Experts are discussing the potential departure of North Carolina, Clemson, Florida State, Louisville, and Miami from the ACC to another conference.

Both the Big 12 and the ACC aren’t waiting for college sports to change—they are changing college sports. The Big 12 and ACC VC deal isn’t about plugging leaks or treading water. It’s about grabbing the steering wheel and punching the gas.

Both leagues want fresh capital now, before the next media cycle redraws the map. They want to expand, upgrade production, and cement themselves as the most adaptable brands in the game. This isn’t a reaction. This is provocation.

A venture-capital partnership is the Big 12’s way of saying: we’re not here to survive, we’re here to set the pace. The cash injection gives the conference license to stay on offense, to blend old-school linear reach with new-school digital muscle.

The Big 12 wants to be the league that can pivot—fast. This deal? It’s the next move in a playbook built for volatility. The league wants to expand, and USF is among the short-listed candidates. That’s no coincidence: the Big 12’s VC deal is being backed by Weatherford Capital, which has deep ties to the Bulls and would love to see them join a conference with Central Florida and renew the old War on I-4 rivalry.

The ACC’s Challenge: Play the Long Game

I’ve reported for over a year that the ACC is interested in USF and that the conference is preparing to lose some schools in the next round of realignment. The ACC knows what’s coming. By 2031, some schools will be gone. But unlike the Big 12, which didn’t see it coming when Oklahoma and Texas left for the SEC—or the Pac-12 when USC and UCLA bolted for the Big Ten—the conference is well aware of which members want out.

The revenue gap is a canyon, and the Big Ten and SEC are pulling with real gravity. But the ACC isn’t panicking about the next two years. The strategy is about the next two decades so the VC investment they want now will pay off in the post 2036

What the ACC is pitching to VC firms is a vision of what the conference could become in the next era: a coast‑to‑coast, academically aligned, modern league built around schools willing to stay together. Boston College, Stanford, Cal, Duke, Georgia Tech, SMU, Pitt, Syracuse, Wake Forest, NC State, maybe Louisville, and either Virginia Tech or Virginia could be enticed by a cash infusion now to stick it out until 2036, when a major payday awaits.

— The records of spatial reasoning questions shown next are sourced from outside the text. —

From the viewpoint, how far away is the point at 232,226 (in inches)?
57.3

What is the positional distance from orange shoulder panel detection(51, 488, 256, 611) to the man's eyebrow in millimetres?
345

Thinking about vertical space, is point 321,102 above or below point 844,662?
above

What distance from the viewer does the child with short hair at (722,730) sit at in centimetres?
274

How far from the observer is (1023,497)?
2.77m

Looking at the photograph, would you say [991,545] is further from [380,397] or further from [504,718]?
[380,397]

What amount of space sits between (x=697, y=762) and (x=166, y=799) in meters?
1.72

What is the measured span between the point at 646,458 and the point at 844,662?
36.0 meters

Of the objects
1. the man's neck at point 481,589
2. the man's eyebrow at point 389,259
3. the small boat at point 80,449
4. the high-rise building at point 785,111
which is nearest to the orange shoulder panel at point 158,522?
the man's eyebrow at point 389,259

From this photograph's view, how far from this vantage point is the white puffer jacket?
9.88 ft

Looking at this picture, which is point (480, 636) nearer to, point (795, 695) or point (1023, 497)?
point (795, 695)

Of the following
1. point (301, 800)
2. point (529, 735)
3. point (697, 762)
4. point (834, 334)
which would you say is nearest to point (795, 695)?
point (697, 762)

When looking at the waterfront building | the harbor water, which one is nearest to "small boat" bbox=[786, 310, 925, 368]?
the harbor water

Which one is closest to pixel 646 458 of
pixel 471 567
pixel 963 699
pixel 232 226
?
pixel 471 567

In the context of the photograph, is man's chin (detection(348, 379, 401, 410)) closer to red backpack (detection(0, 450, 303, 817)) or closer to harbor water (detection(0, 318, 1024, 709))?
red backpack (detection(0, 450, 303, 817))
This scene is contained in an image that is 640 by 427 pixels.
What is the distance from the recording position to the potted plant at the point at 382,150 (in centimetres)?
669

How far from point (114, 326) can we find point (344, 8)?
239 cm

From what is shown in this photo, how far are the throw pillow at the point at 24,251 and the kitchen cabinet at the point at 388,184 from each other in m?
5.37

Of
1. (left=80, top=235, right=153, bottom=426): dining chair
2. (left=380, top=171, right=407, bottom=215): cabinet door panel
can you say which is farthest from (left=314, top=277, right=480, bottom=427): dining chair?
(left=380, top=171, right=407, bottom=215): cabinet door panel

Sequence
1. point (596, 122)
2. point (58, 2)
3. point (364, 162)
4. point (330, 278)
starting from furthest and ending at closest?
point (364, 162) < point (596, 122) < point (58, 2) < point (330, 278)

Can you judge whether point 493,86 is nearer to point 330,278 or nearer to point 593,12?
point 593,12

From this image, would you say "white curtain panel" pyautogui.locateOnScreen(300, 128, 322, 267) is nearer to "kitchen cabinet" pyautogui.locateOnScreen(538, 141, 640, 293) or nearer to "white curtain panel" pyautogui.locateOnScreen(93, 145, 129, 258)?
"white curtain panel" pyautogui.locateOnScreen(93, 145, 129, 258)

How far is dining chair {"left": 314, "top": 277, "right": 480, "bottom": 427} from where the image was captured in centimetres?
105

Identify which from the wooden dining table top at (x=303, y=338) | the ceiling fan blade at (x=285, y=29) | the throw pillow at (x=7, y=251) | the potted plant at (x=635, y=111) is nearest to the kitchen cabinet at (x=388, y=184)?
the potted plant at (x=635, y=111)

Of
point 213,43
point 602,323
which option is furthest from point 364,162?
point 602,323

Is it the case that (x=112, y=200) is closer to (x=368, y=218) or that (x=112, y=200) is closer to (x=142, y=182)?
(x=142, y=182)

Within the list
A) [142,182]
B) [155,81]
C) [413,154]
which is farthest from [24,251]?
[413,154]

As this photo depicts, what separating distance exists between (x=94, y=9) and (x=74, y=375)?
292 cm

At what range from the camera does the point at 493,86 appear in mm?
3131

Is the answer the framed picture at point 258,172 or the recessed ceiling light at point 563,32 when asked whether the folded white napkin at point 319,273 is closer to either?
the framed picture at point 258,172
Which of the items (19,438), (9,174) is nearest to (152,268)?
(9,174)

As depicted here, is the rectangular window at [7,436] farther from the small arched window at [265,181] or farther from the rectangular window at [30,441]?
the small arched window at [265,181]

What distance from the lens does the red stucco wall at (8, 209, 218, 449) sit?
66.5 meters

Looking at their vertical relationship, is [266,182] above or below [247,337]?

The ACC is also eyeing additions like USF, UConn, Memphis, Tulane, San Diego State, Boise State, UNLV, and Army and Navy for football. These aren’t Clemson, Florida State, Miami, or North Carolina, but each brings something the conference can use to stay in the Power 4 conversation.

This is still a league with a national footprint, real institutional heft, and strong academic brands. It finally reflects where college athletics is heading, not where it used to be.

The Irish Stays with the ACC

Notre Dame says in Olympic sports and would be given the choice of which five ACC schools to schedule in football. That would be Pitt, Stanford, Army, Navy, Georgia Tech, Duke, Boston College, and USF, which would make up the likely rotation, since the Irish have a long history of playing each of them.

Streamers Are Lurking, Rights Are Shifting

Amazon, Apple, YouTube—they want more than games. They want national windows, diverse time zones, and educated, spendy audiences. The ACC checks every box. Now DAZN’s at the table, eyeing a shot at American college football. The ACC is the on-ramp: national schedule, academic profile, advertiser appeal.

That’s a streaming-friendly slate, with enough market diversity to keep Scripps, CW, WBD Sports, and Fox happy and interested. It’s a league that fits both the future and the present—a rare thing in this business.

The Post-2036 Bet

The ACC’s VC push isn’t a desperation move. It’s a positioning play. The goal is to be the first major conference built for a streaming world, the last big rights prize before 2040. Invest now, stabilize now, go digital in 2037, and the ACC believes it can come out of the post-ESPN era stronger than anyone expects. This isn’t about hanging on. It’s about being first through the next open door.